## Exercício curto A
Segundo o texto sobre religião, por que a Europa teme agora o "regresso da religião"?

## Trecho de texto
Serão, todavia, respostas adequadas aquelas que copiam as
práticas das Igrejas protestantes americanas, como fez, por
exemplo, o católico filipino Mariano Velarde, lançando, a sul de
Manila, o movimento chamado "El Shaddai"? Fundado em 1980, reúne
mais de oito milhões de fiéis. É o maior e mais discutido
movimento religioso do arquipélago e já construiu um dos maiores
templos de toda a Ásia. Não me parece que seja esse um grande
exemplo de imaginação criadora perante os desafios que as
mudanças culturais e religiosas pedem aos movimentos católicos,
seja em que país for. Depois da euforia da moda, virá a
depressão.
2. A Europa emancipada da influência cristã teme, agora, o
"regresso da religião" confundido com as ameaças do
fundamentalismo islâmico. Esquece a complexidade do fenómeno
religioso. As religiões, como diz o historiador F. Diez de
Velasco, são sistemas culturais e simbólicos que oferecem
explicações do mundo que potenciam a estabilidade, mas também
podem veicular forças de desarticulação. Apostam na paz, mas
também utilizam a violência, sustentam a concórdia e a revolta.

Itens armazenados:
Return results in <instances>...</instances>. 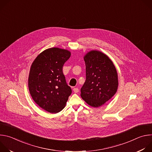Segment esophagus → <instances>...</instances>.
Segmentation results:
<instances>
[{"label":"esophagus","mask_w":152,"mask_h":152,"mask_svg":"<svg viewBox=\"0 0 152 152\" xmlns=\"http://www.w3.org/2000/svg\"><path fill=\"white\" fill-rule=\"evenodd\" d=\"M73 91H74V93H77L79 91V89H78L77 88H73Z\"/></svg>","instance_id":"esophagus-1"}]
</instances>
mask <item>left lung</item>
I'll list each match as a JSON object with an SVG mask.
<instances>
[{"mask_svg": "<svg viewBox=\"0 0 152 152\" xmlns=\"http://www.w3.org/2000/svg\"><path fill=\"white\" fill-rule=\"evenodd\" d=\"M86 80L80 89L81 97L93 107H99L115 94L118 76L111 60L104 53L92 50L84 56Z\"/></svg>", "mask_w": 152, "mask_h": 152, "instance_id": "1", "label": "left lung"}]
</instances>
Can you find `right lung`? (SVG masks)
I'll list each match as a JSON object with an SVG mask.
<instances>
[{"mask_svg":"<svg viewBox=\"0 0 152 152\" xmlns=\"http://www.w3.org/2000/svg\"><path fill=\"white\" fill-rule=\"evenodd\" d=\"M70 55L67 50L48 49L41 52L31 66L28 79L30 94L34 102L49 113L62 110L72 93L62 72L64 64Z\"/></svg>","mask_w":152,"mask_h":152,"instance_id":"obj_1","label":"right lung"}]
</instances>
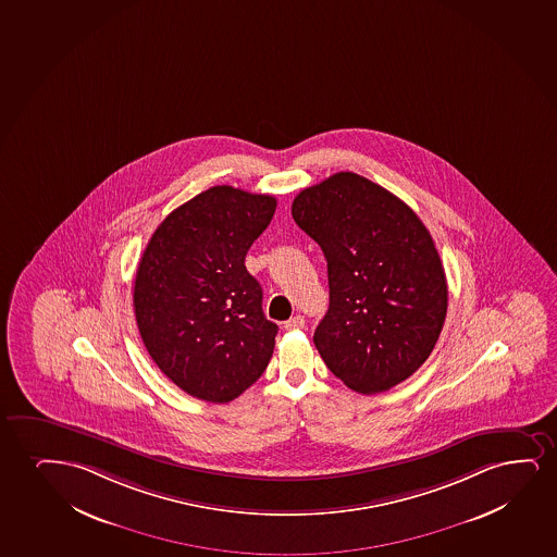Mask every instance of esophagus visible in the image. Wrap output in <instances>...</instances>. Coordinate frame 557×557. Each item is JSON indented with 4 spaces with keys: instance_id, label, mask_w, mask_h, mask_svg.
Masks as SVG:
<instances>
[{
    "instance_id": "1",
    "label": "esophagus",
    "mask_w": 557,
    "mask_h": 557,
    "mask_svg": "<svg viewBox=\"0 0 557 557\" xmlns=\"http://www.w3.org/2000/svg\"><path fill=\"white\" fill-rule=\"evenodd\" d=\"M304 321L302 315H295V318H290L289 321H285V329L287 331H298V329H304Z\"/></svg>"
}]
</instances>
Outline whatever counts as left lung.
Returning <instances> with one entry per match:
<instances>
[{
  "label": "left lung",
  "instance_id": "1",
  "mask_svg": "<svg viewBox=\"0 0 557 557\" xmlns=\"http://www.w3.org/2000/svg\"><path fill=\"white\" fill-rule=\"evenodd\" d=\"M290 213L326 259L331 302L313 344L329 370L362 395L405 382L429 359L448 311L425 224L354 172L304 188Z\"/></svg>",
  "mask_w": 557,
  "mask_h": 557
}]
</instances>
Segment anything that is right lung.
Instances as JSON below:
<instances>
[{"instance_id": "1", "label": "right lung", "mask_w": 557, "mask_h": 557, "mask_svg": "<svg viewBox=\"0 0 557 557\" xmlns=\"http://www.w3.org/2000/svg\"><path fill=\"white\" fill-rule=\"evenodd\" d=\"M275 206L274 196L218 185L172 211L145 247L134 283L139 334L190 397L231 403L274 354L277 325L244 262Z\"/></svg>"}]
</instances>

---

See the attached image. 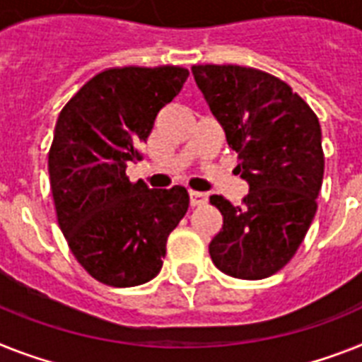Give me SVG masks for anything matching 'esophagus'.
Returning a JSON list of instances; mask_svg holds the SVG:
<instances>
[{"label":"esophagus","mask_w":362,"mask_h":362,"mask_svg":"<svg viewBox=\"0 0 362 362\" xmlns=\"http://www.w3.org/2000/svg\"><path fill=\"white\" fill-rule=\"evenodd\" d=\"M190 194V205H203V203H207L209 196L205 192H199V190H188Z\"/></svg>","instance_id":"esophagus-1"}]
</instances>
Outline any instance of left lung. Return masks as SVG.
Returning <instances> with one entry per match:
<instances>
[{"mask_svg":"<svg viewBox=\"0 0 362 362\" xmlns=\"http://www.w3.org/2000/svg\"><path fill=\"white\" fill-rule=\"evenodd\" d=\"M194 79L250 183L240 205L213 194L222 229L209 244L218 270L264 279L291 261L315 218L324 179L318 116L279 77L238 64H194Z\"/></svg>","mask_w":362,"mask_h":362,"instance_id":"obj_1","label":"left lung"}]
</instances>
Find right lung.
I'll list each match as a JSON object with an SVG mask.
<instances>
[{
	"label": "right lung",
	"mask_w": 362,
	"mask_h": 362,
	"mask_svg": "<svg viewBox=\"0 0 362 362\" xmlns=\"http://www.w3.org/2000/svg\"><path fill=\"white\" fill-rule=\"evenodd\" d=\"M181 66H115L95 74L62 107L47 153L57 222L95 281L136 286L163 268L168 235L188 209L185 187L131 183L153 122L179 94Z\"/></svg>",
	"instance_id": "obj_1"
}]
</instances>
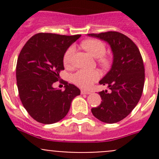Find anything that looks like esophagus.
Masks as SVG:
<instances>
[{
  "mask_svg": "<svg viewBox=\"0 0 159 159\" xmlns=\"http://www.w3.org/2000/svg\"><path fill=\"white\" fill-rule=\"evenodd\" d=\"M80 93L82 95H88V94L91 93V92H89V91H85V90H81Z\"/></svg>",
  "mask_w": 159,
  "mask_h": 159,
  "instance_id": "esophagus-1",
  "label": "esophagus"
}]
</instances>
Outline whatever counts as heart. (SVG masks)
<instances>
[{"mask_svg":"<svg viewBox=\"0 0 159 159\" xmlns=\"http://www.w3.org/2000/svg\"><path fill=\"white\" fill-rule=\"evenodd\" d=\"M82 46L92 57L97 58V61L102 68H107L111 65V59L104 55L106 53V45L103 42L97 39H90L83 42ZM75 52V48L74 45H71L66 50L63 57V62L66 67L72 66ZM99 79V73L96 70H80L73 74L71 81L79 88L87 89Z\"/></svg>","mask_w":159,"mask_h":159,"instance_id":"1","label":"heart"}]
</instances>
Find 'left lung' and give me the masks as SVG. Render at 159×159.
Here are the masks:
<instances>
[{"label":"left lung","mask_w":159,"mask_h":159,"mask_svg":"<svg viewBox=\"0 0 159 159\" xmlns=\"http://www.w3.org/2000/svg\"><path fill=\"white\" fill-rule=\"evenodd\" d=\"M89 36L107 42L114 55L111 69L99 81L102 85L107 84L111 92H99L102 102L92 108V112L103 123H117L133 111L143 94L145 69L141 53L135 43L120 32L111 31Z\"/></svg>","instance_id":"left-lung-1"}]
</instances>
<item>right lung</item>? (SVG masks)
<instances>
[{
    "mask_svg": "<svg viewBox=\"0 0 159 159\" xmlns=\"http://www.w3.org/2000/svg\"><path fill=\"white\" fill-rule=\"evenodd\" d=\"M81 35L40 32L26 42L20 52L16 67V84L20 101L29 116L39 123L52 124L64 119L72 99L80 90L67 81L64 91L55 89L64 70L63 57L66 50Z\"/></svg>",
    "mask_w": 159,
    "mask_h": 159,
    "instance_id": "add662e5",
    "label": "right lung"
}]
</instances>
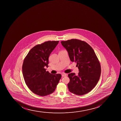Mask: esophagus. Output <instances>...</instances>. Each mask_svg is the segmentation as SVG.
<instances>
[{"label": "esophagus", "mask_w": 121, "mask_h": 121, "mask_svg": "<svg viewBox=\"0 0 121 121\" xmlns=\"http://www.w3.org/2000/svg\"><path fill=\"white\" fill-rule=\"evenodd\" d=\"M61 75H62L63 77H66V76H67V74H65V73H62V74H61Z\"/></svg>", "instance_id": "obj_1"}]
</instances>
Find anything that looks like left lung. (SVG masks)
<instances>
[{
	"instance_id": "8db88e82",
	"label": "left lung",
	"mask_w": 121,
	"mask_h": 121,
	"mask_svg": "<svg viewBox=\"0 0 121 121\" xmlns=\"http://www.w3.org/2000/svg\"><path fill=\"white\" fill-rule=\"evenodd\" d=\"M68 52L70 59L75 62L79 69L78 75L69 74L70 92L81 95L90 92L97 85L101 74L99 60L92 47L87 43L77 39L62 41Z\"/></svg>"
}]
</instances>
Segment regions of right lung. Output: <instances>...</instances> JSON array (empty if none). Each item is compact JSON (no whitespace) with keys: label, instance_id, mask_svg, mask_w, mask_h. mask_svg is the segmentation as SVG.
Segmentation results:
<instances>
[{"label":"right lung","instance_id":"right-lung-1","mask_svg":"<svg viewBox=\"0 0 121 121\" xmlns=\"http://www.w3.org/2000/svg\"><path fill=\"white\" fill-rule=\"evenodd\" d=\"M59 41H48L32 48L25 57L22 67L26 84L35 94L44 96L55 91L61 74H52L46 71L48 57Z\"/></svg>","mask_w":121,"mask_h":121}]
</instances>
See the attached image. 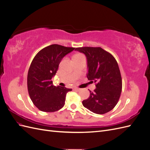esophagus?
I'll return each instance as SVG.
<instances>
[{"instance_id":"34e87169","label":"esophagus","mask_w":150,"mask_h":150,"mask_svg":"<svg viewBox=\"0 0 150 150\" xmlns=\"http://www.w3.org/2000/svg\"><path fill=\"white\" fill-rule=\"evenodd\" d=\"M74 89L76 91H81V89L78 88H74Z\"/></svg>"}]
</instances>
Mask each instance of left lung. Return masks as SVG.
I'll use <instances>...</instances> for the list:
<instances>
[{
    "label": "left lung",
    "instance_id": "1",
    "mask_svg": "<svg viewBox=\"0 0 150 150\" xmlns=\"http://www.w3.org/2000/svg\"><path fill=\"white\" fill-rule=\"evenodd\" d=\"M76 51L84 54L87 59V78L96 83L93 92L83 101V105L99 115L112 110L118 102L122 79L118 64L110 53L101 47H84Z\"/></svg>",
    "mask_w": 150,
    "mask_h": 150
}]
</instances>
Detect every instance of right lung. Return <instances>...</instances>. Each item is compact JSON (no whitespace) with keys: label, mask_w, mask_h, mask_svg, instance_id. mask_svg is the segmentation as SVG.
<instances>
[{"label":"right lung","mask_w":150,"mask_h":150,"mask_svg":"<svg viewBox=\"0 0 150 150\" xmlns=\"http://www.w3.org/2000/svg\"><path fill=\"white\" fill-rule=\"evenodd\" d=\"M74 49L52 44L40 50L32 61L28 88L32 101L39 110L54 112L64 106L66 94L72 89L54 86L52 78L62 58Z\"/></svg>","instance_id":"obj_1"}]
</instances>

## Exercício curto B
Devolva cada uma das linhas acima que contenha a sequência "whitespace". Maiúsculas e minúsculas fazem diferença.

## Resposta do exercício A
Porque confunde esse regresso com as ameaças do fundamentalismo islâmico. Com isso, esquece a complexidade do fenômeno religioso.

## Resposta do exercício B
Segment regions of right lung. Output: <instances>...</instances> JSON array (empty if none). Each item is compact JSON (no whitespace) with keys: label, instance_id, mask_svg, mask_w, mask_h. mask_svg is the segmentation as SVG.
Detect every instance of right lung. Return <instances>...</instances>. Each item is compact JSON (no whitespace) with keys: label, mask_w, mask_h, mask_svg, instance_id. mask_svg is the segmentation as SVG.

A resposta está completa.